Arrange the data from the line containing "Does [798,1021] look" through the line containing "1837 centimetres", inclusive, as a JSON list of strings with one string per line, leaving out blank lines.

**Input**
○ ○ ○ ○ ○ ○ ○

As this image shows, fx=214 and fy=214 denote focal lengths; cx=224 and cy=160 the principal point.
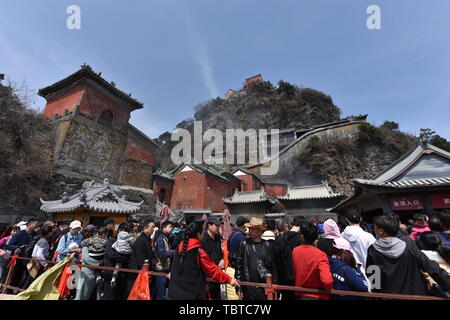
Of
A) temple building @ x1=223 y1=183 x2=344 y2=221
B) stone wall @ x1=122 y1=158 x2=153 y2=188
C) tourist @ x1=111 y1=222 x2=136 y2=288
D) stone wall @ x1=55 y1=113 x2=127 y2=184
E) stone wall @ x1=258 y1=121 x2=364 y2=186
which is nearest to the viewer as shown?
tourist @ x1=111 y1=222 x2=136 y2=288

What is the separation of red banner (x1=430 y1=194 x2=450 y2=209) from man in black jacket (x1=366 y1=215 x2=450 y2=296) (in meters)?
6.42

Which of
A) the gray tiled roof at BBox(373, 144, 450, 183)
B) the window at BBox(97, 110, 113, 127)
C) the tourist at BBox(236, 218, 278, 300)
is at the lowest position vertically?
the tourist at BBox(236, 218, 278, 300)

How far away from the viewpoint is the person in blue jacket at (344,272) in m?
2.16

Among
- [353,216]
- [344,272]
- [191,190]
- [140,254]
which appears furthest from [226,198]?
[344,272]

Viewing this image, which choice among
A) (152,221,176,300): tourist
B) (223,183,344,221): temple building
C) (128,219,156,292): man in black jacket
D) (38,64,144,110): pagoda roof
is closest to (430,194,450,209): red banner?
(152,221,176,300): tourist

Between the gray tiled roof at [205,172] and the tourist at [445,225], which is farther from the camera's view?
the gray tiled roof at [205,172]

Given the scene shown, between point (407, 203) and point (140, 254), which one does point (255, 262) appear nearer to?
point (140, 254)

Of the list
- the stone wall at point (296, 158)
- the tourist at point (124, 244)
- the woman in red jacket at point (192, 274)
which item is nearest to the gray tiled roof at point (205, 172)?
the stone wall at point (296, 158)

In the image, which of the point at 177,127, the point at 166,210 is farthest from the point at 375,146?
the point at 177,127

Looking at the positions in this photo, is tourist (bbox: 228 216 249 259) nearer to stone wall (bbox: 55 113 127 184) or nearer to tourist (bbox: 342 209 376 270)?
tourist (bbox: 342 209 376 270)

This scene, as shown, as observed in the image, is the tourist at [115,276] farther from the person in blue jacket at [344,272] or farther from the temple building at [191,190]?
the temple building at [191,190]

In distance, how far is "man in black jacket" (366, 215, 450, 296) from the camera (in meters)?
2.15

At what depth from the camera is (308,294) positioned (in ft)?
7.39

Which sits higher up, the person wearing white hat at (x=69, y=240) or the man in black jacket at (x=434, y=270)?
the man in black jacket at (x=434, y=270)
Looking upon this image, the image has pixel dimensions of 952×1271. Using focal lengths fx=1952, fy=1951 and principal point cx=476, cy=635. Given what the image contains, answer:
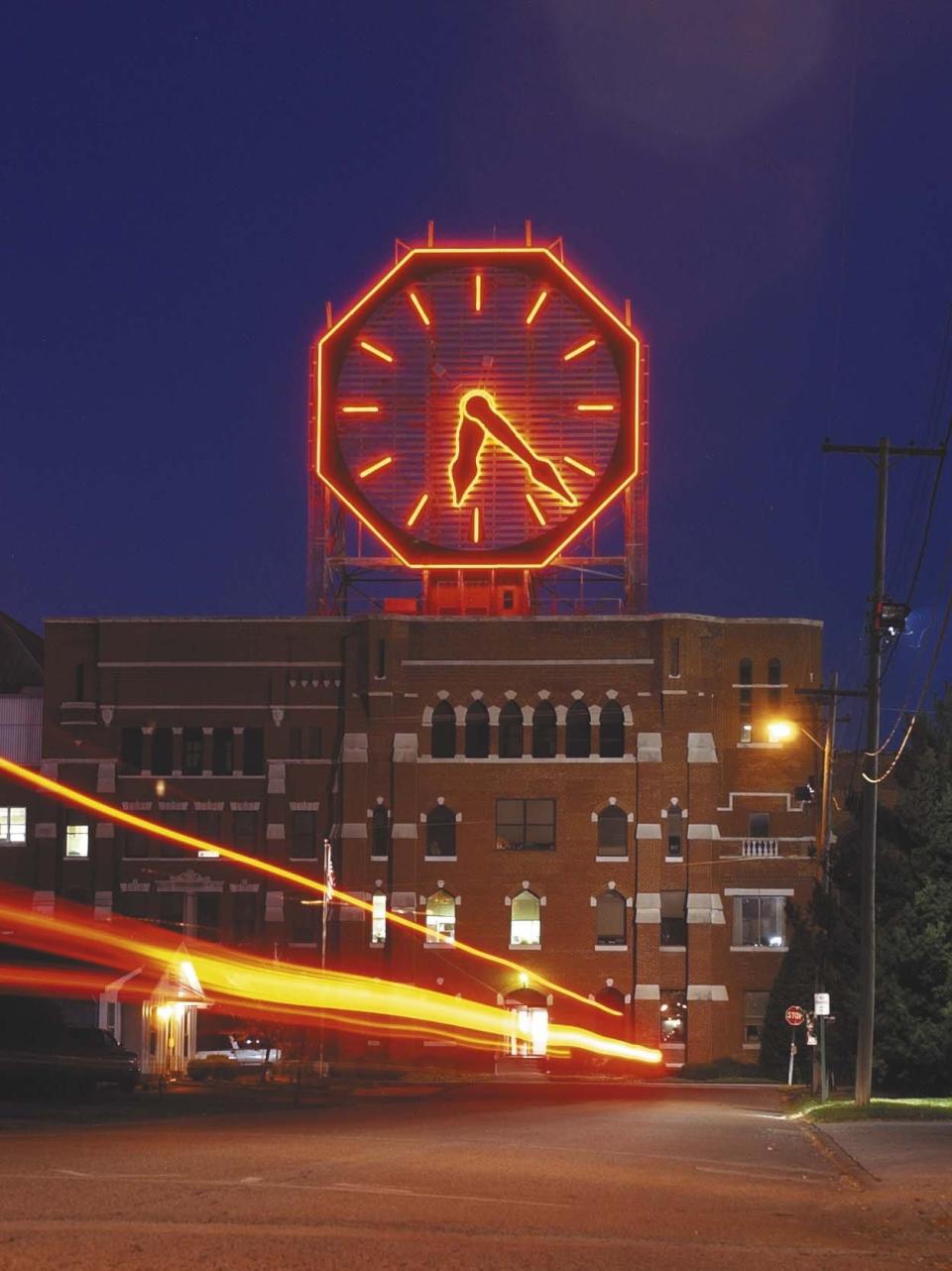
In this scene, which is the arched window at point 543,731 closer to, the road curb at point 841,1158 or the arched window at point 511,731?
the arched window at point 511,731

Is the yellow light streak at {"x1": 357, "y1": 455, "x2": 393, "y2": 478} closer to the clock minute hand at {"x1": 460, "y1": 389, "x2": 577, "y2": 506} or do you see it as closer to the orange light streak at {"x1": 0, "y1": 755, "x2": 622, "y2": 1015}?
the clock minute hand at {"x1": 460, "y1": 389, "x2": 577, "y2": 506}

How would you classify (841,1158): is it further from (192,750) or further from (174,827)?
(192,750)

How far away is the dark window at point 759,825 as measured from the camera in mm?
75875

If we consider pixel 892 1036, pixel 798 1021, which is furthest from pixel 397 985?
pixel 892 1036

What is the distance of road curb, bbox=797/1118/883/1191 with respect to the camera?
22.3 m

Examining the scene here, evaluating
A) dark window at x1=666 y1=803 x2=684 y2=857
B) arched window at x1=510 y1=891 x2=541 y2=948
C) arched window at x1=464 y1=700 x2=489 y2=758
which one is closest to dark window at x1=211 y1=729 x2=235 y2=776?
arched window at x1=464 y1=700 x2=489 y2=758

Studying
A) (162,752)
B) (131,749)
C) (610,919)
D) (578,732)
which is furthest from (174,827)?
(610,919)

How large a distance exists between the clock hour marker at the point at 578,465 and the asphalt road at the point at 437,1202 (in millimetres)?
45394

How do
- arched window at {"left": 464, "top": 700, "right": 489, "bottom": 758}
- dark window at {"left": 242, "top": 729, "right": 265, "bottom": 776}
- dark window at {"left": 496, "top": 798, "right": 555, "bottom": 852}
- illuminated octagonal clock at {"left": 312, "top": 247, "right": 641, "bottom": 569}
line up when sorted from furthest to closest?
dark window at {"left": 242, "top": 729, "right": 265, "bottom": 776}
arched window at {"left": 464, "top": 700, "right": 489, "bottom": 758}
dark window at {"left": 496, "top": 798, "right": 555, "bottom": 852}
illuminated octagonal clock at {"left": 312, "top": 247, "right": 641, "bottom": 569}

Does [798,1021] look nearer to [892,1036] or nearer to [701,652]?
[892,1036]

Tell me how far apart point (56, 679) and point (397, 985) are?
1837 centimetres

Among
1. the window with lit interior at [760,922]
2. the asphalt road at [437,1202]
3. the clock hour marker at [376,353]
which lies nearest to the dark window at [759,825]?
the window with lit interior at [760,922]

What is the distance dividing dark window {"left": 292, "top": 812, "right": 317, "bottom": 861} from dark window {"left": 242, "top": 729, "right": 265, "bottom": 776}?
231cm

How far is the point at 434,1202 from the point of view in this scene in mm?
17406
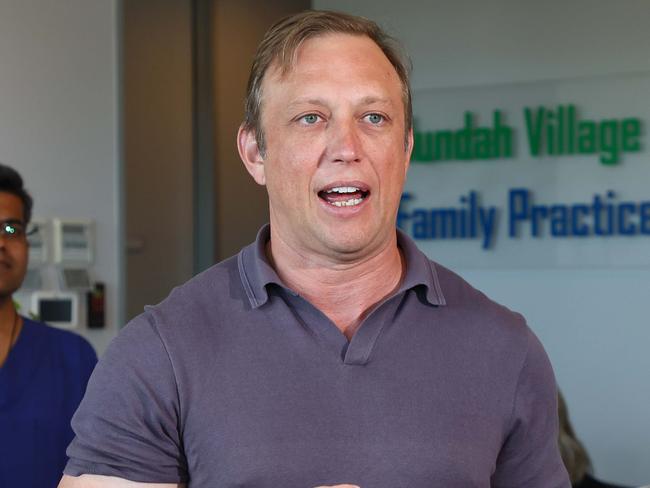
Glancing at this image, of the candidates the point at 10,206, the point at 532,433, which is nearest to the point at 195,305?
the point at 532,433

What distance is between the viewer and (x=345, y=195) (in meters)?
1.76

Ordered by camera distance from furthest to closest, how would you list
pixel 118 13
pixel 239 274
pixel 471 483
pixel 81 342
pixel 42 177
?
1. pixel 118 13
2. pixel 42 177
3. pixel 81 342
4. pixel 239 274
5. pixel 471 483

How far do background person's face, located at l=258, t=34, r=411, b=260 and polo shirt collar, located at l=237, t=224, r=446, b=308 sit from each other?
6 centimetres

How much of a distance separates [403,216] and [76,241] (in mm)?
1376

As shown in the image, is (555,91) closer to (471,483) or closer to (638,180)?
(638,180)

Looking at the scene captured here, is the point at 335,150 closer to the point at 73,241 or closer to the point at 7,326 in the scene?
the point at 7,326

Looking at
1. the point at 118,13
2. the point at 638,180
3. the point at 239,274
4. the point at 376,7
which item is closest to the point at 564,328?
the point at 638,180

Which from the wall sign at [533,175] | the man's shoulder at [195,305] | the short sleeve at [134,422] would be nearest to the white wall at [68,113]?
the wall sign at [533,175]

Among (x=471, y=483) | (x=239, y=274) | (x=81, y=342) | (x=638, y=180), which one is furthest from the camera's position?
(x=638, y=180)

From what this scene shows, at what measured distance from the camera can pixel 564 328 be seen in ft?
15.9

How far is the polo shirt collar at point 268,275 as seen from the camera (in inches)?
71.0

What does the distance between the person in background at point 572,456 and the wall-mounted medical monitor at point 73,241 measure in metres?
2.18

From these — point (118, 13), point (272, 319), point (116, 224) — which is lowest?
point (116, 224)

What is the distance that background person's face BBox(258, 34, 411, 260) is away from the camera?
176cm
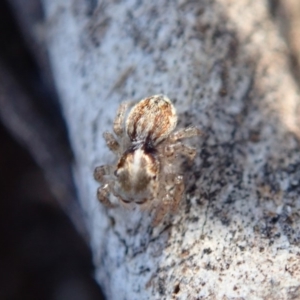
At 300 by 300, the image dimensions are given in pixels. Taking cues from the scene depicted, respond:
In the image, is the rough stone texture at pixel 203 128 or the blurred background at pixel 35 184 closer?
the rough stone texture at pixel 203 128

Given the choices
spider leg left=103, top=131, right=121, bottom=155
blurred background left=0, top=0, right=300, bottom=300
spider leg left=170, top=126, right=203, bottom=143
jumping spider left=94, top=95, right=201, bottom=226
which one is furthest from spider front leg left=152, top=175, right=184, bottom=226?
blurred background left=0, top=0, right=300, bottom=300

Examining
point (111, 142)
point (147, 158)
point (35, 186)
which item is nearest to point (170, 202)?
point (147, 158)

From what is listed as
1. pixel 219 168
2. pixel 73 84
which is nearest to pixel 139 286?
pixel 219 168

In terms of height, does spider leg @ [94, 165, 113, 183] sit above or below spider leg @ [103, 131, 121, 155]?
below

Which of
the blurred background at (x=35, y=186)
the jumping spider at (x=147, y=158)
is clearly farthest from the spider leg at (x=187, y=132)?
the blurred background at (x=35, y=186)

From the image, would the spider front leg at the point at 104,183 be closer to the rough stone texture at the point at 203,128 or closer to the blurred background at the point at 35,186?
the rough stone texture at the point at 203,128

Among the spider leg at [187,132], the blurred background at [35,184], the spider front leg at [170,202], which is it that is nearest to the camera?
the spider front leg at [170,202]

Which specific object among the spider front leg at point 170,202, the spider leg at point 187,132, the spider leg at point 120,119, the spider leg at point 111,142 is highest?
the spider leg at point 120,119

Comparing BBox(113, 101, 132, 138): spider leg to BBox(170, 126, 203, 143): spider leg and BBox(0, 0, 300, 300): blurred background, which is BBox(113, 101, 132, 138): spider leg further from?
BBox(0, 0, 300, 300): blurred background

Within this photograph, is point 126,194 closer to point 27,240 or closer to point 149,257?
point 149,257
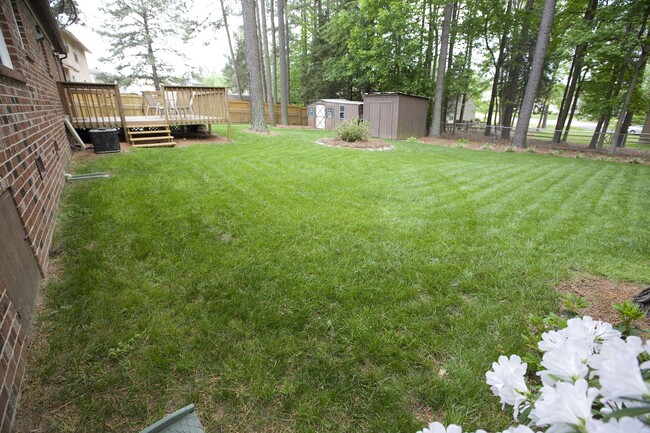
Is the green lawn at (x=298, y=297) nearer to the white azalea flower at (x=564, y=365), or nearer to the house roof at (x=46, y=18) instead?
the white azalea flower at (x=564, y=365)

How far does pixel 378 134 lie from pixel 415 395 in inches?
574

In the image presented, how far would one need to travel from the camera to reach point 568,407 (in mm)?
413

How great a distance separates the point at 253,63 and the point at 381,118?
650 cm

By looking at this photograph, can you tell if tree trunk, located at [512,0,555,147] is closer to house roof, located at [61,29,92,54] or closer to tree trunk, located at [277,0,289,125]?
tree trunk, located at [277,0,289,125]

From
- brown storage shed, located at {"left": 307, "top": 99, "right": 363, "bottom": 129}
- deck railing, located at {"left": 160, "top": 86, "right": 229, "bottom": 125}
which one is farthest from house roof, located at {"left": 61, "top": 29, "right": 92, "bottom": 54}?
brown storage shed, located at {"left": 307, "top": 99, "right": 363, "bottom": 129}

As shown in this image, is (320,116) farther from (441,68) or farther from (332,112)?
(441,68)

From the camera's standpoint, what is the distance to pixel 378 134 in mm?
15094

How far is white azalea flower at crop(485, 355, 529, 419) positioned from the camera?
65 cm

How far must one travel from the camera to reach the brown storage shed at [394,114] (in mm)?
14219

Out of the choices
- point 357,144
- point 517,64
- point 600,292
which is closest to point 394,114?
point 357,144

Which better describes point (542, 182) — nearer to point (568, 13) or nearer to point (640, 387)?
point (640, 387)

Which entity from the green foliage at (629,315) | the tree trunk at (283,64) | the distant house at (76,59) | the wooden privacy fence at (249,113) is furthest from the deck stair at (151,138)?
the wooden privacy fence at (249,113)

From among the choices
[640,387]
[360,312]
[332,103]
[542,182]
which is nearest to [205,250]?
[360,312]

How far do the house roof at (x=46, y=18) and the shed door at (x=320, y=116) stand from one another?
1393cm
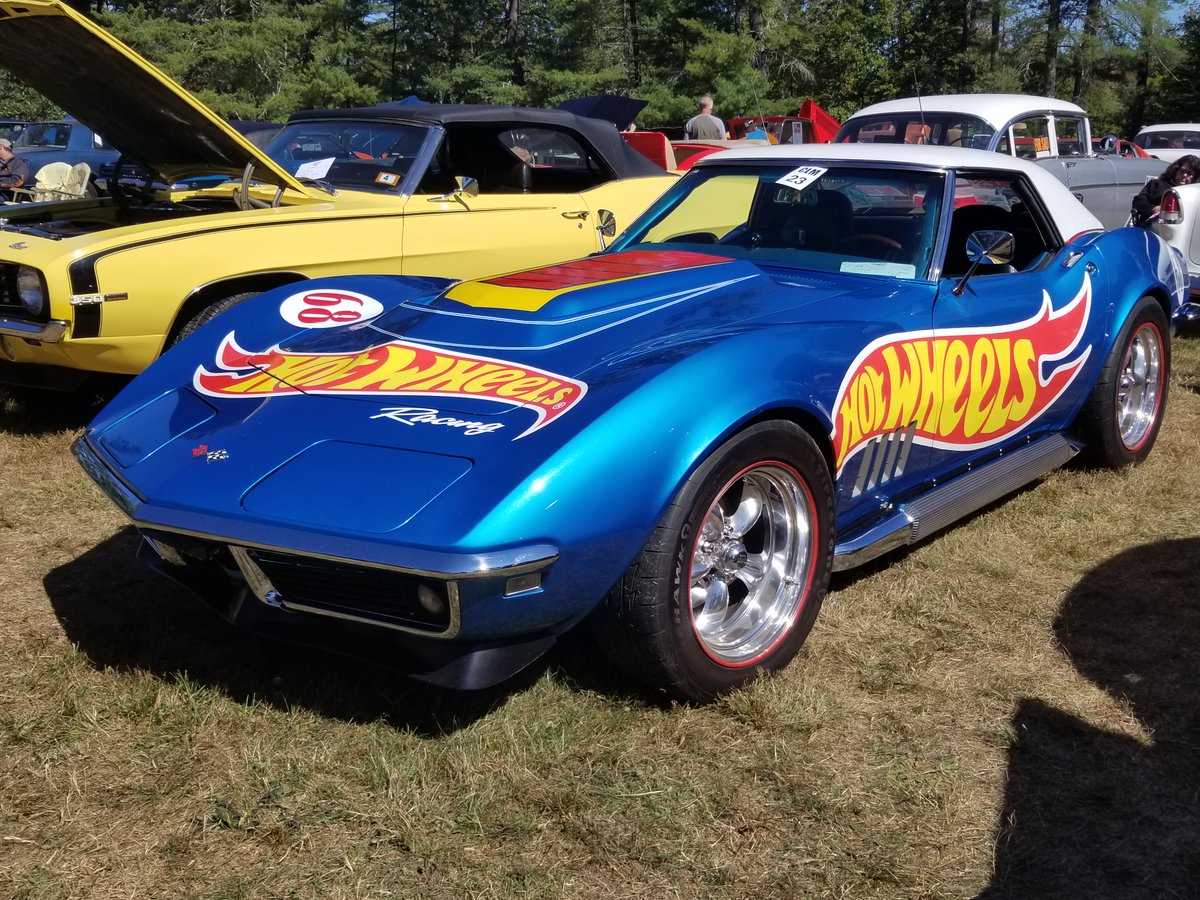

○ ○ ○ ○ ○ ○ ○

**Solved problem**
[
  "Does [798,1021] look nearer to [892,1036] or nearer to [701,652]?",
  "[892,1036]",
  "Tell me how far apart point (56, 679) and point (397, 985) are?",
  "1837 centimetres"
]